Date: 2009-08-30 09:28 pm (UTC)
From: [identity profile] chainofclovers.livejournal.com
Whew. It's taken me so long to get to this, that I'm just going to jump right in with my thoughts!

Thank you so much for such a detailed, thoughtful response. Please don't worry--I absolutely understood that you weren't squeamish about their breaking of their vows. When you wrote to me about how you write/read for charisma and complexity rather than morality, all I could think was and I'm so glad she does because it makes both your stories and your responses to my stories really, really interesting to read.

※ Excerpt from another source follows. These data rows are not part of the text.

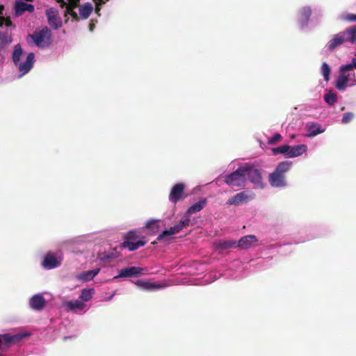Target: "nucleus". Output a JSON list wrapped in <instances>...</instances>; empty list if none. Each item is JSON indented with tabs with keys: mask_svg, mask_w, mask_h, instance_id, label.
Returning a JSON list of instances; mask_svg holds the SVG:
<instances>
[{
	"mask_svg": "<svg viewBox=\"0 0 356 356\" xmlns=\"http://www.w3.org/2000/svg\"><path fill=\"white\" fill-rule=\"evenodd\" d=\"M45 305V300L42 295H34L29 301L30 307L34 310H41Z\"/></svg>",
	"mask_w": 356,
	"mask_h": 356,
	"instance_id": "6ab92c4d",
	"label": "nucleus"
},
{
	"mask_svg": "<svg viewBox=\"0 0 356 356\" xmlns=\"http://www.w3.org/2000/svg\"><path fill=\"white\" fill-rule=\"evenodd\" d=\"M207 200L205 198L200 199L197 202L191 205L187 210L188 213L193 214L200 211L206 205Z\"/></svg>",
	"mask_w": 356,
	"mask_h": 356,
	"instance_id": "a878e982",
	"label": "nucleus"
},
{
	"mask_svg": "<svg viewBox=\"0 0 356 356\" xmlns=\"http://www.w3.org/2000/svg\"><path fill=\"white\" fill-rule=\"evenodd\" d=\"M243 166L246 181L248 179L254 188L263 189L266 184L263 181L260 170L249 163L243 164Z\"/></svg>",
	"mask_w": 356,
	"mask_h": 356,
	"instance_id": "7ed1b4c3",
	"label": "nucleus"
},
{
	"mask_svg": "<svg viewBox=\"0 0 356 356\" xmlns=\"http://www.w3.org/2000/svg\"><path fill=\"white\" fill-rule=\"evenodd\" d=\"M114 296H115V293H113L111 296H109V298H108L107 300H111L113 298Z\"/></svg>",
	"mask_w": 356,
	"mask_h": 356,
	"instance_id": "a18cd8bd",
	"label": "nucleus"
},
{
	"mask_svg": "<svg viewBox=\"0 0 356 356\" xmlns=\"http://www.w3.org/2000/svg\"><path fill=\"white\" fill-rule=\"evenodd\" d=\"M185 185L183 183H178L174 185L169 194V201L172 204H176L183 198Z\"/></svg>",
	"mask_w": 356,
	"mask_h": 356,
	"instance_id": "ddd939ff",
	"label": "nucleus"
},
{
	"mask_svg": "<svg viewBox=\"0 0 356 356\" xmlns=\"http://www.w3.org/2000/svg\"><path fill=\"white\" fill-rule=\"evenodd\" d=\"M46 15L49 24L51 28L57 29L61 25V22L58 17V12L55 9L49 8L47 10Z\"/></svg>",
	"mask_w": 356,
	"mask_h": 356,
	"instance_id": "2eb2a0df",
	"label": "nucleus"
},
{
	"mask_svg": "<svg viewBox=\"0 0 356 356\" xmlns=\"http://www.w3.org/2000/svg\"><path fill=\"white\" fill-rule=\"evenodd\" d=\"M321 72L323 76L324 80L325 81H328L330 80L331 69L328 64L325 62H324L321 65Z\"/></svg>",
	"mask_w": 356,
	"mask_h": 356,
	"instance_id": "473e14b6",
	"label": "nucleus"
},
{
	"mask_svg": "<svg viewBox=\"0 0 356 356\" xmlns=\"http://www.w3.org/2000/svg\"><path fill=\"white\" fill-rule=\"evenodd\" d=\"M95 291L93 288L83 289L81 290L79 299H80L83 303L89 302L95 295Z\"/></svg>",
	"mask_w": 356,
	"mask_h": 356,
	"instance_id": "b1692460",
	"label": "nucleus"
},
{
	"mask_svg": "<svg viewBox=\"0 0 356 356\" xmlns=\"http://www.w3.org/2000/svg\"><path fill=\"white\" fill-rule=\"evenodd\" d=\"M3 24H5V25L6 26H10L12 24V22H11V20H10V19L9 17H7V18H5Z\"/></svg>",
	"mask_w": 356,
	"mask_h": 356,
	"instance_id": "a19ab883",
	"label": "nucleus"
},
{
	"mask_svg": "<svg viewBox=\"0 0 356 356\" xmlns=\"http://www.w3.org/2000/svg\"><path fill=\"white\" fill-rule=\"evenodd\" d=\"M63 306L68 312H72L76 314L85 313L86 304L83 303L80 299L75 300H68L63 302Z\"/></svg>",
	"mask_w": 356,
	"mask_h": 356,
	"instance_id": "9d476101",
	"label": "nucleus"
},
{
	"mask_svg": "<svg viewBox=\"0 0 356 356\" xmlns=\"http://www.w3.org/2000/svg\"><path fill=\"white\" fill-rule=\"evenodd\" d=\"M63 258L56 257L52 252H48L42 262V267L46 270H51L59 267L61 265Z\"/></svg>",
	"mask_w": 356,
	"mask_h": 356,
	"instance_id": "6e6552de",
	"label": "nucleus"
},
{
	"mask_svg": "<svg viewBox=\"0 0 356 356\" xmlns=\"http://www.w3.org/2000/svg\"><path fill=\"white\" fill-rule=\"evenodd\" d=\"M94 28H95V24L93 23H92V22L90 23V24H89V30L90 31H92Z\"/></svg>",
	"mask_w": 356,
	"mask_h": 356,
	"instance_id": "37998d69",
	"label": "nucleus"
},
{
	"mask_svg": "<svg viewBox=\"0 0 356 356\" xmlns=\"http://www.w3.org/2000/svg\"><path fill=\"white\" fill-rule=\"evenodd\" d=\"M217 248L222 250L230 248H238L237 242L234 240L219 241L218 243L217 244Z\"/></svg>",
	"mask_w": 356,
	"mask_h": 356,
	"instance_id": "cd10ccee",
	"label": "nucleus"
},
{
	"mask_svg": "<svg viewBox=\"0 0 356 356\" xmlns=\"http://www.w3.org/2000/svg\"><path fill=\"white\" fill-rule=\"evenodd\" d=\"M118 257V253L115 249L104 251L98 254L97 259L104 262H110Z\"/></svg>",
	"mask_w": 356,
	"mask_h": 356,
	"instance_id": "4be33fe9",
	"label": "nucleus"
},
{
	"mask_svg": "<svg viewBox=\"0 0 356 356\" xmlns=\"http://www.w3.org/2000/svg\"><path fill=\"white\" fill-rule=\"evenodd\" d=\"M292 162L285 161L278 163L275 170L269 175L268 181L272 187L284 188L287 186L286 173L291 169Z\"/></svg>",
	"mask_w": 356,
	"mask_h": 356,
	"instance_id": "f257e3e1",
	"label": "nucleus"
},
{
	"mask_svg": "<svg viewBox=\"0 0 356 356\" xmlns=\"http://www.w3.org/2000/svg\"><path fill=\"white\" fill-rule=\"evenodd\" d=\"M346 42L356 43V25L334 35L327 43V48L333 51Z\"/></svg>",
	"mask_w": 356,
	"mask_h": 356,
	"instance_id": "f03ea898",
	"label": "nucleus"
},
{
	"mask_svg": "<svg viewBox=\"0 0 356 356\" xmlns=\"http://www.w3.org/2000/svg\"><path fill=\"white\" fill-rule=\"evenodd\" d=\"M349 71H342L341 67H340V75L336 81L335 87L338 90H344L347 86L346 73Z\"/></svg>",
	"mask_w": 356,
	"mask_h": 356,
	"instance_id": "393cba45",
	"label": "nucleus"
},
{
	"mask_svg": "<svg viewBox=\"0 0 356 356\" xmlns=\"http://www.w3.org/2000/svg\"><path fill=\"white\" fill-rule=\"evenodd\" d=\"M183 229L181 228V226L179 225V223L175 226L171 227L168 229H165L162 233H161L157 236V241H163L165 240L168 238H170L171 236L177 234Z\"/></svg>",
	"mask_w": 356,
	"mask_h": 356,
	"instance_id": "412c9836",
	"label": "nucleus"
},
{
	"mask_svg": "<svg viewBox=\"0 0 356 356\" xmlns=\"http://www.w3.org/2000/svg\"><path fill=\"white\" fill-rule=\"evenodd\" d=\"M343 19L348 22H356V14H347Z\"/></svg>",
	"mask_w": 356,
	"mask_h": 356,
	"instance_id": "4c0bfd02",
	"label": "nucleus"
},
{
	"mask_svg": "<svg viewBox=\"0 0 356 356\" xmlns=\"http://www.w3.org/2000/svg\"><path fill=\"white\" fill-rule=\"evenodd\" d=\"M3 9H4L3 6H0V26H1L3 24V22L5 20V17L2 16Z\"/></svg>",
	"mask_w": 356,
	"mask_h": 356,
	"instance_id": "ea45409f",
	"label": "nucleus"
},
{
	"mask_svg": "<svg viewBox=\"0 0 356 356\" xmlns=\"http://www.w3.org/2000/svg\"><path fill=\"white\" fill-rule=\"evenodd\" d=\"M306 129L308 134H322L324 132V129L321 128V126L318 123H307L306 124Z\"/></svg>",
	"mask_w": 356,
	"mask_h": 356,
	"instance_id": "c85d7f7f",
	"label": "nucleus"
},
{
	"mask_svg": "<svg viewBox=\"0 0 356 356\" xmlns=\"http://www.w3.org/2000/svg\"><path fill=\"white\" fill-rule=\"evenodd\" d=\"M29 336L28 332L19 333L13 335L9 334H3V338L6 340V346H9L11 343L19 342L24 338Z\"/></svg>",
	"mask_w": 356,
	"mask_h": 356,
	"instance_id": "aec40b11",
	"label": "nucleus"
},
{
	"mask_svg": "<svg viewBox=\"0 0 356 356\" xmlns=\"http://www.w3.org/2000/svg\"><path fill=\"white\" fill-rule=\"evenodd\" d=\"M324 100L329 105H333L337 101V95L332 90H330L324 95Z\"/></svg>",
	"mask_w": 356,
	"mask_h": 356,
	"instance_id": "2f4dec72",
	"label": "nucleus"
},
{
	"mask_svg": "<svg viewBox=\"0 0 356 356\" xmlns=\"http://www.w3.org/2000/svg\"><path fill=\"white\" fill-rule=\"evenodd\" d=\"M308 136H314V135H312V134H309V135H307Z\"/></svg>",
	"mask_w": 356,
	"mask_h": 356,
	"instance_id": "de8ad7c7",
	"label": "nucleus"
},
{
	"mask_svg": "<svg viewBox=\"0 0 356 356\" xmlns=\"http://www.w3.org/2000/svg\"><path fill=\"white\" fill-rule=\"evenodd\" d=\"M67 13L70 14L75 20L78 21L79 17L76 12L73 10L71 6H66Z\"/></svg>",
	"mask_w": 356,
	"mask_h": 356,
	"instance_id": "e433bc0d",
	"label": "nucleus"
},
{
	"mask_svg": "<svg viewBox=\"0 0 356 356\" xmlns=\"http://www.w3.org/2000/svg\"><path fill=\"white\" fill-rule=\"evenodd\" d=\"M352 75H353V78H355V74H353ZM355 82H356L355 79H353V83H352V84H351V85H354V84L355 83Z\"/></svg>",
	"mask_w": 356,
	"mask_h": 356,
	"instance_id": "c03bdc74",
	"label": "nucleus"
},
{
	"mask_svg": "<svg viewBox=\"0 0 356 356\" xmlns=\"http://www.w3.org/2000/svg\"><path fill=\"white\" fill-rule=\"evenodd\" d=\"M159 220L150 219L147 221L145 227L152 232H156L159 230Z\"/></svg>",
	"mask_w": 356,
	"mask_h": 356,
	"instance_id": "c756f323",
	"label": "nucleus"
},
{
	"mask_svg": "<svg viewBox=\"0 0 356 356\" xmlns=\"http://www.w3.org/2000/svg\"><path fill=\"white\" fill-rule=\"evenodd\" d=\"M38 47L43 46V42L49 40L51 36V31L47 27L42 29L38 32L29 35Z\"/></svg>",
	"mask_w": 356,
	"mask_h": 356,
	"instance_id": "f8f14e48",
	"label": "nucleus"
},
{
	"mask_svg": "<svg viewBox=\"0 0 356 356\" xmlns=\"http://www.w3.org/2000/svg\"><path fill=\"white\" fill-rule=\"evenodd\" d=\"M282 135H273L271 138L268 139V145H273L281 140Z\"/></svg>",
	"mask_w": 356,
	"mask_h": 356,
	"instance_id": "c9c22d12",
	"label": "nucleus"
},
{
	"mask_svg": "<svg viewBox=\"0 0 356 356\" xmlns=\"http://www.w3.org/2000/svg\"><path fill=\"white\" fill-rule=\"evenodd\" d=\"M354 117V114L350 112L345 113L342 118V122L344 124L350 122Z\"/></svg>",
	"mask_w": 356,
	"mask_h": 356,
	"instance_id": "f704fd0d",
	"label": "nucleus"
},
{
	"mask_svg": "<svg viewBox=\"0 0 356 356\" xmlns=\"http://www.w3.org/2000/svg\"><path fill=\"white\" fill-rule=\"evenodd\" d=\"M35 55L33 53H29L27 55L26 59L24 62L19 65V71L24 75L28 73L33 67L34 63Z\"/></svg>",
	"mask_w": 356,
	"mask_h": 356,
	"instance_id": "dca6fc26",
	"label": "nucleus"
},
{
	"mask_svg": "<svg viewBox=\"0 0 356 356\" xmlns=\"http://www.w3.org/2000/svg\"><path fill=\"white\" fill-rule=\"evenodd\" d=\"M273 152L275 154H282L285 158H295L302 155L307 151V146L304 144L291 146L289 145H283L280 147L273 148Z\"/></svg>",
	"mask_w": 356,
	"mask_h": 356,
	"instance_id": "20e7f679",
	"label": "nucleus"
},
{
	"mask_svg": "<svg viewBox=\"0 0 356 356\" xmlns=\"http://www.w3.org/2000/svg\"><path fill=\"white\" fill-rule=\"evenodd\" d=\"M134 284L140 289L145 291H156L168 286L165 283L151 282L143 280H138Z\"/></svg>",
	"mask_w": 356,
	"mask_h": 356,
	"instance_id": "9b49d317",
	"label": "nucleus"
},
{
	"mask_svg": "<svg viewBox=\"0 0 356 356\" xmlns=\"http://www.w3.org/2000/svg\"><path fill=\"white\" fill-rule=\"evenodd\" d=\"M312 15V10L309 7H303L300 10L298 22L302 28L306 26Z\"/></svg>",
	"mask_w": 356,
	"mask_h": 356,
	"instance_id": "a211bd4d",
	"label": "nucleus"
},
{
	"mask_svg": "<svg viewBox=\"0 0 356 356\" xmlns=\"http://www.w3.org/2000/svg\"><path fill=\"white\" fill-rule=\"evenodd\" d=\"M22 52L23 51L20 44H17L14 47V51L13 53V60L15 65H17V63H19Z\"/></svg>",
	"mask_w": 356,
	"mask_h": 356,
	"instance_id": "7c9ffc66",
	"label": "nucleus"
},
{
	"mask_svg": "<svg viewBox=\"0 0 356 356\" xmlns=\"http://www.w3.org/2000/svg\"><path fill=\"white\" fill-rule=\"evenodd\" d=\"M224 181L232 187H242L246 184L243 165H240L234 172L226 175Z\"/></svg>",
	"mask_w": 356,
	"mask_h": 356,
	"instance_id": "39448f33",
	"label": "nucleus"
},
{
	"mask_svg": "<svg viewBox=\"0 0 356 356\" xmlns=\"http://www.w3.org/2000/svg\"><path fill=\"white\" fill-rule=\"evenodd\" d=\"M92 10V6L89 3H86L79 8V14L83 19H87L89 17Z\"/></svg>",
	"mask_w": 356,
	"mask_h": 356,
	"instance_id": "bb28decb",
	"label": "nucleus"
},
{
	"mask_svg": "<svg viewBox=\"0 0 356 356\" xmlns=\"http://www.w3.org/2000/svg\"><path fill=\"white\" fill-rule=\"evenodd\" d=\"M257 242V238L254 235H247L239 239L237 247L241 249H248L256 246Z\"/></svg>",
	"mask_w": 356,
	"mask_h": 356,
	"instance_id": "4468645a",
	"label": "nucleus"
},
{
	"mask_svg": "<svg viewBox=\"0 0 356 356\" xmlns=\"http://www.w3.org/2000/svg\"><path fill=\"white\" fill-rule=\"evenodd\" d=\"M138 237V232L130 231L125 236V241L121 243L122 248H128L130 251H134L138 249L140 247L144 246L146 244V241L143 239L138 240L134 242Z\"/></svg>",
	"mask_w": 356,
	"mask_h": 356,
	"instance_id": "423d86ee",
	"label": "nucleus"
},
{
	"mask_svg": "<svg viewBox=\"0 0 356 356\" xmlns=\"http://www.w3.org/2000/svg\"><path fill=\"white\" fill-rule=\"evenodd\" d=\"M6 346V340L3 338V334H0V350H3Z\"/></svg>",
	"mask_w": 356,
	"mask_h": 356,
	"instance_id": "58836bf2",
	"label": "nucleus"
},
{
	"mask_svg": "<svg viewBox=\"0 0 356 356\" xmlns=\"http://www.w3.org/2000/svg\"><path fill=\"white\" fill-rule=\"evenodd\" d=\"M254 194L252 192L242 191L237 193L234 197L229 198L227 201V204L229 205H239L243 203L247 202L249 200L254 198Z\"/></svg>",
	"mask_w": 356,
	"mask_h": 356,
	"instance_id": "1a4fd4ad",
	"label": "nucleus"
},
{
	"mask_svg": "<svg viewBox=\"0 0 356 356\" xmlns=\"http://www.w3.org/2000/svg\"><path fill=\"white\" fill-rule=\"evenodd\" d=\"M100 3H104V1L102 0H100Z\"/></svg>",
	"mask_w": 356,
	"mask_h": 356,
	"instance_id": "49530a36",
	"label": "nucleus"
},
{
	"mask_svg": "<svg viewBox=\"0 0 356 356\" xmlns=\"http://www.w3.org/2000/svg\"><path fill=\"white\" fill-rule=\"evenodd\" d=\"M191 213H188V211L185 213L183 218L179 221V225L181 226V228L184 229L186 226L189 225L191 221Z\"/></svg>",
	"mask_w": 356,
	"mask_h": 356,
	"instance_id": "72a5a7b5",
	"label": "nucleus"
},
{
	"mask_svg": "<svg viewBox=\"0 0 356 356\" xmlns=\"http://www.w3.org/2000/svg\"><path fill=\"white\" fill-rule=\"evenodd\" d=\"M144 268L138 266H128L118 270V275H115L113 280L119 278L136 277L143 274Z\"/></svg>",
	"mask_w": 356,
	"mask_h": 356,
	"instance_id": "0eeeda50",
	"label": "nucleus"
},
{
	"mask_svg": "<svg viewBox=\"0 0 356 356\" xmlns=\"http://www.w3.org/2000/svg\"><path fill=\"white\" fill-rule=\"evenodd\" d=\"M100 271L99 268L82 272L76 275V278L83 282L92 280Z\"/></svg>",
	"mask_w": 356,
	"mask_h": 356,
	"instance_id": "5701e85b",
	"label": "nucleus"
},
{
	"mask_svg": "<svg viewBox=\"0 0 356 356\" xmlns=\"http://www.w3.org/2000/svg\"><path fill=\"white\" fill-rule=\"evenodd\" d=\"M33 10L34 6L32 4H28L20 1L15 2V13L17 17L21 16L25 11L32 13Z\"/></svg>",
	"mask_w": 356,
	"mask_h": 356,
	"instance_id": "f3484780",
	"label": "nucleus"
},
{
	"mask_svg": "<svg viewBox=\"0 0 356 356\" xmlns=\"http://www.w3.org/2000/svg\"><path fill=\"white\" fill-rule=\"evenodd\" d=\"M346 83H348L349 81H351V77H350L351 74L346 73Z\"/></svg>",
	"mask_w": 356,
	"mask_h": 356,
	"instance_id": "79ce46f5",
	"label": "nucleus"
}]
</instances>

Although I do take the morality of my characters more seriously (like they're real, truly!), I have no problem writing morally questionable things...well, maybe only a little bit of a problem. And I love getting to spend hours thinking about this stuff and trying to figure out where I stand.

After writing the story and this post and then thinking a lot about the comments I received, I've come to the conclusion that I'm pretty firmly in "my" characters' (not that I have any right to them!) camp in re: their actions and decisions. I outlined those reasons--and my take on the temporary vow issue--in the above comment I wrote to Telanu.

I do wonder about James' future in the church, much more so than I do about Aloysius'. I can't really imagine Aloysius leaving, and I think she's much more at home both in the parish and, in a figurative sense, with the idea that it's possible to lie and deviate from the codes of a particular institution without finding oneself completely at odds with the lifestyle. I'm not sure if it's in James' nature to reconcile secrecy--having something for herself, in a sense--with the intensely communal religious lifestyle she's chosen. Part of me kind of hopes she can take a page from Aloysius' book and do just that, because it seems like she really wants to be a good nun and a good teacher, and nothing she does in the story could prevent those things from being possible.

I'm really glad that it seemed to you that Aloysius had spent a lot of time pondering desire and its intersection with the Bible. Part of me wants to take the easy way out and believe that because she's really smart she absolutely understands that using the Bible to prove the sinfulness of homosexuality only works if you ignore historical context completely. Still, even if she can do that, it would be a lot easier for her to re-interpret those passages with a nice healthy dose of context than it would be to ignore Church teaching and how utterly dangerous a queer relationship could be for her--and, of course, for James. That's definitely why I wanted her to leave some of the decision-making up to James. Aloysius is the instigator for sure, but we know from the film that James is capable of standing up to her, and if she had been made so uncomfortable that she wanted the notes or the flirting to stop, she would've said something.

So, yes. No simple answers, for the characters or for me. But it's so fun to think about. Thanks again for the amazing comments--you've given me much to ponder. And thanks for the link to that interview. I hadn't seen it, and it was enlightening. (Aw, Meryl Streep. I love her.)